SHORT TASK:
Please copy exactly the lines that begin with the one containing "If we consider" and end with the last line of the entries.

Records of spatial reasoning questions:

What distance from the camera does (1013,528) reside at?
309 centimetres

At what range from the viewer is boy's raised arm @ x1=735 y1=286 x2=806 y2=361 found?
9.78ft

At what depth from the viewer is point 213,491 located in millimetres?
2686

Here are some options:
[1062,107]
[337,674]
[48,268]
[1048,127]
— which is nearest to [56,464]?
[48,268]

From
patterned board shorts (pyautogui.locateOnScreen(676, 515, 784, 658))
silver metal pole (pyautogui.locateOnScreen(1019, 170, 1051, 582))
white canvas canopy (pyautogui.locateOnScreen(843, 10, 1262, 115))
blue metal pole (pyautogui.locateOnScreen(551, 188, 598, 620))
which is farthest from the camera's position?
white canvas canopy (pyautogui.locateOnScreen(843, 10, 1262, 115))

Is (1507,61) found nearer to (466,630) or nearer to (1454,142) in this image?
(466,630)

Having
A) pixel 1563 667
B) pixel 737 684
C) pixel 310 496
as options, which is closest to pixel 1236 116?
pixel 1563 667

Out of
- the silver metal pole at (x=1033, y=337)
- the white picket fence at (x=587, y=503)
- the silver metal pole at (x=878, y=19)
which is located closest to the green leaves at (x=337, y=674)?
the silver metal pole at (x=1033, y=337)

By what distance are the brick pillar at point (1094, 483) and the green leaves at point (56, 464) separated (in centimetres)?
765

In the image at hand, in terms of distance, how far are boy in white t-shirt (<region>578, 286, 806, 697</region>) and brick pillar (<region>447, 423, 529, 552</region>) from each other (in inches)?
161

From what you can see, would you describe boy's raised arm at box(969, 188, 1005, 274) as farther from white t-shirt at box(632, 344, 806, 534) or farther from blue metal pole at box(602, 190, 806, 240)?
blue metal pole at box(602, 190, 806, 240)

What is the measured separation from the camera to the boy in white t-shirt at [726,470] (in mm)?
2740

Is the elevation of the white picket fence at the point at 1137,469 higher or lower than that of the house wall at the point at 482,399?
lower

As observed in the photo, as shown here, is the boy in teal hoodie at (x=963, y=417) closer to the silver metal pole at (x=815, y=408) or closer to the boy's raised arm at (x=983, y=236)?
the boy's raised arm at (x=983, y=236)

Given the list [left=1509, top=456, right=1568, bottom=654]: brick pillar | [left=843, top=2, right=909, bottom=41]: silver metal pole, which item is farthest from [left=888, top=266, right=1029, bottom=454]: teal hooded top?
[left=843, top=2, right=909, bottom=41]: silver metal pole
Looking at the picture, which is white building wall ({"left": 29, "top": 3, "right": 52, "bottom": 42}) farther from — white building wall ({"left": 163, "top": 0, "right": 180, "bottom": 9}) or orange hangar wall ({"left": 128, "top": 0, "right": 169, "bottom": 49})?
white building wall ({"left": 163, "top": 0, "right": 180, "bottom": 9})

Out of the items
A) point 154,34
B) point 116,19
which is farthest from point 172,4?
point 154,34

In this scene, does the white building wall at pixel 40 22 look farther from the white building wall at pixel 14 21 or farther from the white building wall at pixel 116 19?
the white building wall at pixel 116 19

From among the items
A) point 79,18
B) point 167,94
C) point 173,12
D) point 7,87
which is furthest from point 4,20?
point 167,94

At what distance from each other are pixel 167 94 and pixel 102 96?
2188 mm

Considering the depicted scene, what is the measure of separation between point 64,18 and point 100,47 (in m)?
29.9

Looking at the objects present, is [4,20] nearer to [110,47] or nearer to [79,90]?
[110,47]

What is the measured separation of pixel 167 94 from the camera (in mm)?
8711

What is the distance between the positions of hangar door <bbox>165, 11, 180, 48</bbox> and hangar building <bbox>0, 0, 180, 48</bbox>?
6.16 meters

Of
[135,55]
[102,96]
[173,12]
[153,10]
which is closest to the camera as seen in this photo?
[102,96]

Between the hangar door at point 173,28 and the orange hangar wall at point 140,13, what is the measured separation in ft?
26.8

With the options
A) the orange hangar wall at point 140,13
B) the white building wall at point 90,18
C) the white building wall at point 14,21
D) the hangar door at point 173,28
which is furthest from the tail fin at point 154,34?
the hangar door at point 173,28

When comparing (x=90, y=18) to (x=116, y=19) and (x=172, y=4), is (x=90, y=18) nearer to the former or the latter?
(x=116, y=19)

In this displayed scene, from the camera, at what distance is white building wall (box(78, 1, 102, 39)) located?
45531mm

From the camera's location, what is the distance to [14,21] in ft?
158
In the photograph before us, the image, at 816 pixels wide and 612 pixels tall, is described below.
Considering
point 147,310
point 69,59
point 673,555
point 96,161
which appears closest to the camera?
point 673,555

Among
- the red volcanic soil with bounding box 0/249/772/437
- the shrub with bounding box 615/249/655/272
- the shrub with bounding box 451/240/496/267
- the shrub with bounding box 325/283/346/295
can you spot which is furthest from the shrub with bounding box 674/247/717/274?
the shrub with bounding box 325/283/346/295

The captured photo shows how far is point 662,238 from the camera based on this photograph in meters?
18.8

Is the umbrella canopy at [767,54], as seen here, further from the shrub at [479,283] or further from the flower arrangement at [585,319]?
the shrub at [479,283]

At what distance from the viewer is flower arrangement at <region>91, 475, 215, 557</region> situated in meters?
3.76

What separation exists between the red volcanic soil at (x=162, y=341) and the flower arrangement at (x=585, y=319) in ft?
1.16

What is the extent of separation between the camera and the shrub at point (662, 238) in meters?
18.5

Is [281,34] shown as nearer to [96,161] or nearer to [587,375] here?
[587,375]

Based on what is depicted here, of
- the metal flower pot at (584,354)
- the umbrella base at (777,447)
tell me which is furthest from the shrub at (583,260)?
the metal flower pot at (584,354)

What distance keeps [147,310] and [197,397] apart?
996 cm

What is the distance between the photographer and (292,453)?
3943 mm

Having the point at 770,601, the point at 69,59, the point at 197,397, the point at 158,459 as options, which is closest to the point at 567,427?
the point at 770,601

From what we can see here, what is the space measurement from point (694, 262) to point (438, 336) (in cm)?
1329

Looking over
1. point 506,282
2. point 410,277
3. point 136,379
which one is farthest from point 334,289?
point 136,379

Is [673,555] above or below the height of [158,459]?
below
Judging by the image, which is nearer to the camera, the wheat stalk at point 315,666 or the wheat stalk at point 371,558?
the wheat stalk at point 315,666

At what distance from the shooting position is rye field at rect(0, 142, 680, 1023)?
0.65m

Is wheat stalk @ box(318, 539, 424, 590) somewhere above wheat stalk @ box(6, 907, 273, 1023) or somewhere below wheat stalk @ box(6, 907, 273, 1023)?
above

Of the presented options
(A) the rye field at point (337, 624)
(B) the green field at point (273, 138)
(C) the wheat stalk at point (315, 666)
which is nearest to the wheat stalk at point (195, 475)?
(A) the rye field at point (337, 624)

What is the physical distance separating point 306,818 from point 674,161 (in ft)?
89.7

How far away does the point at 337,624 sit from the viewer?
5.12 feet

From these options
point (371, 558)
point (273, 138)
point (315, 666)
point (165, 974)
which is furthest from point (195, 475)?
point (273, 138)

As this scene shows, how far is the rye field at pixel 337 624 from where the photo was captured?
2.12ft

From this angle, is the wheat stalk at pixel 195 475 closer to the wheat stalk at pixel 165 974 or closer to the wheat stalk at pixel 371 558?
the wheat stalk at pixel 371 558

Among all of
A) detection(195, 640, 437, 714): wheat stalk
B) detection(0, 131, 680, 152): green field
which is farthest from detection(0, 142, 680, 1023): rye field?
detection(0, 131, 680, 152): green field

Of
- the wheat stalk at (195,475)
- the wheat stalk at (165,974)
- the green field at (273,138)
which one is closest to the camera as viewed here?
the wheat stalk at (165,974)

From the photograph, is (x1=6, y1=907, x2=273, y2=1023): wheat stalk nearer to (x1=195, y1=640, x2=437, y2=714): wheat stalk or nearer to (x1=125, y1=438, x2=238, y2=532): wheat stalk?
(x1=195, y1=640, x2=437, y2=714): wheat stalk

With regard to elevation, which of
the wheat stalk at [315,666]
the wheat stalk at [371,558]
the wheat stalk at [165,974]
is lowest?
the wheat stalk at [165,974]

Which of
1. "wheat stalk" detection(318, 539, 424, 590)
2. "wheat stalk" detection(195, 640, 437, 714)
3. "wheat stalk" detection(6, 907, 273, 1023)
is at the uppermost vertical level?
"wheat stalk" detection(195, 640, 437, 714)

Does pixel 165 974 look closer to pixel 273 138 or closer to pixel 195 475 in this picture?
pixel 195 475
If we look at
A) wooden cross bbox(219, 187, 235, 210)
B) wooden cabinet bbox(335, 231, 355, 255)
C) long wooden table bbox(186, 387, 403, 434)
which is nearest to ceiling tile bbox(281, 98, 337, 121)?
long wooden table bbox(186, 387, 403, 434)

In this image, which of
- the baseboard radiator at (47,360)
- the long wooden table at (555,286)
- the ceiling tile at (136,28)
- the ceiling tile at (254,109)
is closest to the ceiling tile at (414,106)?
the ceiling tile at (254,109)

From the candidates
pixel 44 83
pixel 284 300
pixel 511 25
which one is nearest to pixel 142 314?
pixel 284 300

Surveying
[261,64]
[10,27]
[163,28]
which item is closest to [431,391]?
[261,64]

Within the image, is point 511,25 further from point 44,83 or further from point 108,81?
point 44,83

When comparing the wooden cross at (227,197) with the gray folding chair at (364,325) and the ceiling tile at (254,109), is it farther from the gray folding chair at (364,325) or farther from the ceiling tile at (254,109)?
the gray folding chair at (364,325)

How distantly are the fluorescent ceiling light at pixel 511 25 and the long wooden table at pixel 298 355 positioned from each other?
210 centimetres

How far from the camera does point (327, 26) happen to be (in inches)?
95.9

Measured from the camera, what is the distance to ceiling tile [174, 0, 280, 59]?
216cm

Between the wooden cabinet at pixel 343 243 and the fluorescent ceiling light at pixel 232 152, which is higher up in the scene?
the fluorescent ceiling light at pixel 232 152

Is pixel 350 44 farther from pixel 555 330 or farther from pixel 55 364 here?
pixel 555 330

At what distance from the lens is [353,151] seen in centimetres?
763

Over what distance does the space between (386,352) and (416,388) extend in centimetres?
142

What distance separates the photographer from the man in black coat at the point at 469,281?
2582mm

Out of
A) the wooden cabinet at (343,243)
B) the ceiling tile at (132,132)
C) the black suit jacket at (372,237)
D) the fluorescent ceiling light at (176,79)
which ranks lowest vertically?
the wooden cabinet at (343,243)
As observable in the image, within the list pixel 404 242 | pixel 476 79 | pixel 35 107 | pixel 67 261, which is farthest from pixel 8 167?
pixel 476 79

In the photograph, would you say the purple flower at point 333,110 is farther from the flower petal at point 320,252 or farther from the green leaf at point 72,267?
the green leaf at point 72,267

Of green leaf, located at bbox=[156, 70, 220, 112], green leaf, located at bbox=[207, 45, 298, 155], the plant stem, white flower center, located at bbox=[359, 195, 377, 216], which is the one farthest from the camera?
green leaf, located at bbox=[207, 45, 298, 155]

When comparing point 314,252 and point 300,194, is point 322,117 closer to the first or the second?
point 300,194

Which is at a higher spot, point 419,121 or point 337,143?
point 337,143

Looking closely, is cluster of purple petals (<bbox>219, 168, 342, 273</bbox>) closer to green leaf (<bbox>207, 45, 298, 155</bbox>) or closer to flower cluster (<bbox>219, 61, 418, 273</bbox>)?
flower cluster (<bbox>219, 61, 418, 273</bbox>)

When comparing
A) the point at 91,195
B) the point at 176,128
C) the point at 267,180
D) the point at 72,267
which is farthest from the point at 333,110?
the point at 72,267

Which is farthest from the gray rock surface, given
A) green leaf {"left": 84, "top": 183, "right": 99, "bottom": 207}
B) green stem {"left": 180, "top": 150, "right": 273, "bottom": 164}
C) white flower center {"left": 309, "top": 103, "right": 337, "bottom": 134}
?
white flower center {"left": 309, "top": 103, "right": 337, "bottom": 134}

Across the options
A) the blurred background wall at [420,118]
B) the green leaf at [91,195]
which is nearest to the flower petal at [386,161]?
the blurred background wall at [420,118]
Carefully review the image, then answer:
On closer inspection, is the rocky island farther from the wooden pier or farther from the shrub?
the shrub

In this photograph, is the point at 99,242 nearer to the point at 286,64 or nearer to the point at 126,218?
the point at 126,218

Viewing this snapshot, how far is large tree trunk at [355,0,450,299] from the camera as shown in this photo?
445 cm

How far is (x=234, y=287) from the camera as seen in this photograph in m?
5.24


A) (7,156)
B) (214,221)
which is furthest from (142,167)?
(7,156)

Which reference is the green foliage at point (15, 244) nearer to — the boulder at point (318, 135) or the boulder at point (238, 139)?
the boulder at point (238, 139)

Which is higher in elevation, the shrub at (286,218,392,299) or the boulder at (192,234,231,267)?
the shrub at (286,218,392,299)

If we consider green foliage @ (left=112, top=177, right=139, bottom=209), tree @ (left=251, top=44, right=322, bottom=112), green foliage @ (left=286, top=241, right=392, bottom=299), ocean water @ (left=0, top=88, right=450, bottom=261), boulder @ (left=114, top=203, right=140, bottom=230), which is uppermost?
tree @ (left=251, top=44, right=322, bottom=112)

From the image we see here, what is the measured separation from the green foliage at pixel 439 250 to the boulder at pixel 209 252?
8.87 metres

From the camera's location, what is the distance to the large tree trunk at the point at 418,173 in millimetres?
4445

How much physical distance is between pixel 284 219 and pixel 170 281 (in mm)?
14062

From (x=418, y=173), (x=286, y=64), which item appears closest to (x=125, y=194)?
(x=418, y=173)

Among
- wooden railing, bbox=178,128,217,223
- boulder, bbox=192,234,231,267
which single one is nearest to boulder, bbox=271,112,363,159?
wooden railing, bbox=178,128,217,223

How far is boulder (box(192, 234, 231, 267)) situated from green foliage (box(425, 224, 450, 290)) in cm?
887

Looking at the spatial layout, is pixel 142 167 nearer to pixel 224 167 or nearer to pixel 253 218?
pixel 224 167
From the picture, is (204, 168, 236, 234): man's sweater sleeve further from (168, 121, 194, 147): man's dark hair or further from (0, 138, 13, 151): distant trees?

OUTPUT:
If we consider green foliage @ (left=112, top=177, right=139, bottom=209), tree @ (left=251, top=44, right=322, bottom=112), green foliage @ (left=286, top=241, right=392, bottom=299), ocean water @ (left=0, top=88, right=450, bottom=261), boulder @ (left=114, top=203, right=140, bottom=230), which is uppermost?
tree @ (left=251, top=44, right=322, bottom=112)

From the image we see here, what is the measured separation from the green foliage at pixel 439 250 to the boulder at pixel 209 252?
8.87 metres

From the camera's location, what is the distance to the large tree trunk at the point at 418,173 in millimetres?
4445

How much physical distance is between pixel 284 219 and pixel 170 281 (in mm)?
14062

From (x=418, y=173), (x=286, y=64), which item appears closest to (x=125, y=194)?
(x=418, y=173)

Among
- wooden railing, bbox=178,128,217,223
- boulder, bbox=192,234,231,267
which single one is nearest to boulder, bbox=271,112,363,159?
wooden railing, bbox=178,128,217,223

How far is boulder (box(192, 234, 231, 267)) situated from green foliage (box(425, 224, 450, 290)) in cm?
887

Looking at the spatial layout, is pixel 142 167 nearer to pixel 224 167 or nearer to pixel 253 218?
pixel 224 167
From the picture, is (204, 168, 236, 234): man's sweater sleeve further from (168, 121, 194, 147): man's dark hair or further from (0, 138, 13, 151): distant trees?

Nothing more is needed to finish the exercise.